= Brief =
From the anniversary events page below, repeat word for word the stretch between "Texas ECE Inaugural" and "see you there!", inclusive.

= Quoted passage =
BEGIN
This year, we celebrate 120 years of the Chandra Family Department of Electrical and Computer Engineering!
Turing Lecture with Bob Metcalfe
Tuesday, October 17th
12:00 PM - 2:30 PM
EER Mulva Auditorium
Bob Metcalfe, professor emeritus in the Chandra Family Department of Electrical and Computer Engineering at The University of Texas at Austin, was named the recipient of the 2022 Association for Computing Machinery (ACM) A.M. Turing Award for the invention, standardization and commercialization of Ethernet. Join us as Bob presents his Turing Lecture Series with a reception to follow.
Texas ECE - History on Display
Friday, October 27th
4:00 PM - 6:00 PM
Join the Chandra Family Department of Electrical and Computer Engineering in celebrating 120 years of excellence! We're thrilled to present a Texas ECE history museum experience, featuring faculty presentations that showcase the remarkable journey we've undertaken. This is a momentous occasion, and we invite ECE alumni, current and former faculty members, and the broader ECE community to come together and commemorate the legacy of our prestigious department!
Texas ECE Inaugural Alumni Tailgate
Texas vs. BYU
Saturday, October 28th
Kickoff time TBA. Tailgate opens 2 hours before kickoff.
GLT Plaza • 2400 Speedway
The Chandra Family Department of Electrical and Computer Engineering will be hosting it's first Texas ECE Alumni Tailgate this fall. Food, drinks and games for the whole family! We hope to see you there!
ECE120 Alumni Event in the Bay Area
In partnership with Google
Monday, October 30th
6:00 PM - 8:00 PM
Google Cloud Campus 237 Moffett Park Dr, Sunnyvale, CA 94089
In partnership with Google, join the Chandra Family Department of Electrical and Computer Engineering in celebrating 120 years of excellence! We're thrilled to present a Texas ECE history museum experience, featuring presentations that showcase the remarkable journey we've undertaken. This is a momentous occasion, and we invite ECE alumni, current and former faculty members, and the broader ECE community to come together and commemorate the legacy of our prestigious department! Limited space available! RSVP by October 15th!
From October 26-October 28, 2023, we will celebrate ECE120 with a series of special events including a ECE120 celebration Museum Exhibit. if you have photos or items you would like to share, contact us.
The Department of Engineering was first established on January 17, 1895. In 1903, the School of Electrical Engineering opened, along with Civil Engineering and Mining Engineering, as the first three departments in the College of Engineering at The University of Texas at Austin. The curriculum focused on electrical power systems: power plant operation, transmission, and management of utility systems. In recognition of the growing importance and influence of digital computers in the engineering profession, the name of the department was changed to "The Department of Electrical and Computer Engineering" in 1983.
END
= Recorded information =
BEGIN
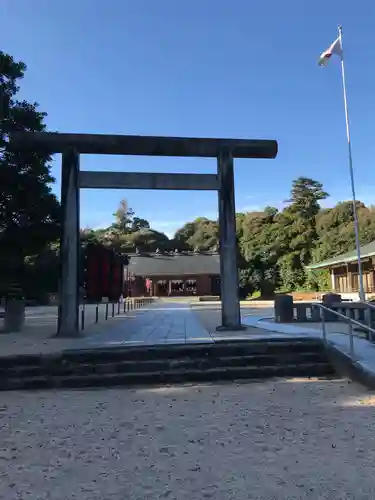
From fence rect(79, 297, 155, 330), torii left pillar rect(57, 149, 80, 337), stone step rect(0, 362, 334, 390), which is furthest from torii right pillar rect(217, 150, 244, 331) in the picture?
fence rect(79, 297, 155, 330)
END
= Solution to the exercise =
Texas ECE Inaugural Alumni Tailgate
Texas vs. BYU
Saturday, October 28th
Kickoff time TBA. Tailgate opens 2 hours before kickoff.
GLT Plaza • 2400 Speedway
The Chandra Family Department of Electrical and Computer Engineering will be hosting it's first Texas ECE Alumni Tailgate this fall. Food, drinks and games for the whole family! We hope to see you there!